Open notdanilo opened 1 year ago
Are you using cudnn and flash-attention? If not these are likely to speed up the generation massively, you can turn them on via --features cudnn,flash-attn
and use the --use-flash-attn
argument (note that this is pretty slow to compile and you may want to set the CANDLE_FLASH_ATTN_BUILD_DIR
environment variable to ensure that it's not recompiled too often.
I need some help here.

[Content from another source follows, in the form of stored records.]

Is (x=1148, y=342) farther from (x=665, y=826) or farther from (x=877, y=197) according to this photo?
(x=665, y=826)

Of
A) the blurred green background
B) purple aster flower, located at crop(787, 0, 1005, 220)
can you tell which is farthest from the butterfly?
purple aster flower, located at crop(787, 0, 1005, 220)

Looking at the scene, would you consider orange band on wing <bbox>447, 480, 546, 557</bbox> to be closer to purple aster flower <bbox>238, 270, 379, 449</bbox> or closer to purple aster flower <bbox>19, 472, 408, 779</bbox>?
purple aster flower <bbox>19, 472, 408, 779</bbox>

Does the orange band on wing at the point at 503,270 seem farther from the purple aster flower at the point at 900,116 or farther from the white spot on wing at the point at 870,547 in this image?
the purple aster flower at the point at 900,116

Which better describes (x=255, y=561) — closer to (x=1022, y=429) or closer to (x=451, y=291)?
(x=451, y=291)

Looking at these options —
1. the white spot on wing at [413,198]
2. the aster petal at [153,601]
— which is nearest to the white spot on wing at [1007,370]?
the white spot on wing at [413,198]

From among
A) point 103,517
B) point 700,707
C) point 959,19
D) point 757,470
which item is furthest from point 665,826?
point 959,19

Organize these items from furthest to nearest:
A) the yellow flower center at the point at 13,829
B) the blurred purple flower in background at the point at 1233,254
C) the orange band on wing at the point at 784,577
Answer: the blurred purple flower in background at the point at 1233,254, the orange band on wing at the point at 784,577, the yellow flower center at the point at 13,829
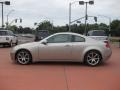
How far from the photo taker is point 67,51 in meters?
13.9

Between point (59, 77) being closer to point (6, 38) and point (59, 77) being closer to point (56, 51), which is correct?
point (56, 51)

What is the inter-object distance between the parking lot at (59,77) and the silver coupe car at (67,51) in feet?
1.13

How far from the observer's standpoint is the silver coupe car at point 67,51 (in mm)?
13922

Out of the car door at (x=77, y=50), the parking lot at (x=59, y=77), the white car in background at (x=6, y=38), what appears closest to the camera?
the parking lot at (x=59, y=77)

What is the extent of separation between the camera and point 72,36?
14305mm

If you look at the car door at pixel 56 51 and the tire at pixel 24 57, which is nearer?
the car door at pixel 56 51

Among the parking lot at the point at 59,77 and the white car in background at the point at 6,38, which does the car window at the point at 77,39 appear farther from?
the white car in background at the point at 6,38

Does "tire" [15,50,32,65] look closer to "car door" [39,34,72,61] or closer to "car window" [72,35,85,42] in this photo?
"car door" [39,34,72,61]

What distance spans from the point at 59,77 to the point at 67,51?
3307 millimetres

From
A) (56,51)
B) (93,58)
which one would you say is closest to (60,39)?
(56,51)

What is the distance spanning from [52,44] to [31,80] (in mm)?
4239

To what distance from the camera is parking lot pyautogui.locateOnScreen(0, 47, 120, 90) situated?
9133 mm

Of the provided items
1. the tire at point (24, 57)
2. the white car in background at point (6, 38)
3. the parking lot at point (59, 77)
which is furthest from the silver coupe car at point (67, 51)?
the white car in background at point (6, 38)

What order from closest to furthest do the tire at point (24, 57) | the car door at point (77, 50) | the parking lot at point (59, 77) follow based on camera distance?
1. the parking lot at point (59, 77)
2. the car door at point (77, 50)
3. the tire at point (24, 57)
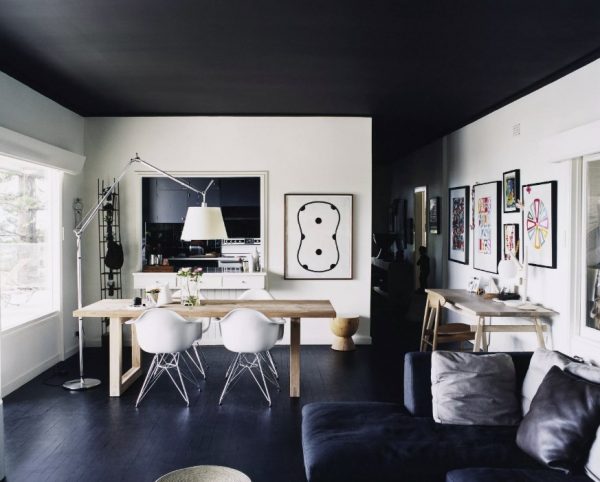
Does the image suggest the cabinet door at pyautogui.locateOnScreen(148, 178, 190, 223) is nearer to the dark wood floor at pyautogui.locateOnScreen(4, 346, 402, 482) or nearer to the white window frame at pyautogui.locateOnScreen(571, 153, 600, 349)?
the dark wood floor at pyautogui.locateOnScreen(4, 346, 402, 482)

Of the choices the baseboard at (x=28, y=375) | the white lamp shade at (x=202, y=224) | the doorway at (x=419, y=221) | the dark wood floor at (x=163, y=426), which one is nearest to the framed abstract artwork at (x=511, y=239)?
the dark wood floor at (x=163, y=426)

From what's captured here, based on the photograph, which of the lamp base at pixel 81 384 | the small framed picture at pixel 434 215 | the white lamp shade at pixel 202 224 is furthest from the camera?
the small framed picture at pixel 434 215

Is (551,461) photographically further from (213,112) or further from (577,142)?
(213,112)

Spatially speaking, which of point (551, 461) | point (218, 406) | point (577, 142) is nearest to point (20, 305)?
point (218, 406)

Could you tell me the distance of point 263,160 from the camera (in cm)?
712

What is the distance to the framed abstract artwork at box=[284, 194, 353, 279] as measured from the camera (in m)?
7.16

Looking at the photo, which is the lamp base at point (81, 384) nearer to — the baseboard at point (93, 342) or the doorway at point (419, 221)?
the baseboard at point (93, 342)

I am failing to build the 'flash-attn'. I just installed cudnn-windows-x86_64-8.9.4.25_cuda12-archive
on the NVIDIA GPU Computing Toolkit\CUDA\v12.2
folder (i.e. copied bin
, include
and lib
). But I am facing lots of errors like these:
[... many others rerun-if-changed defs above. Just showing relevant info bellow]
cargo:rerun-if-changed=kernels/static_switch.h
cargo:rustc-env=CUDA_INCLUDE_DIR=C:\Program Files\NVIDIA GPU Computing Toolkit\CUDA\v12.2\include
cargo:rerun-if-env-changed=CUDA_COMPUTE_CAP
cargo:rustc-env=CUDA_COMPUTE_CAP=sm_86
cutlass/include\cute/numeric/math.hpp(299): error: identifier "not" is undefined
typename std::enable_if<(not std::is_unsigned<T>::value)>::type* = nullptr>
^
cutlass/include\cute/numeric/math.hpp(299): error: expected a ")"
typename std::enable_if<(not std::is_unsigned<T>::value)>::type* = nullptr>
^
cutlass/include\cute/numeric/math.hpp(299): error: expected a "," or ">"
typename std::enable_if<(not std::is_unsigned<T>::value)>::type* = nullptr>
^
cutlass/include\cute/numeric/math.hpp(299): error: the global scope has no "type"
typename std::enable_if<(not std::is_unsigned<T>::value)>::type* = nullptr>
^
Googling for this actual error, I came across this issue, in a nutshell flash-attn-v2 doesn't seem to support building on windows at the moment because of cutlass.
Stable Diffusion is super slow. It more than 30 seconds to generate an example image with the default configuration with a RTX 4090 and CUDA enabled while it would take less than 5 seconds with diffusers.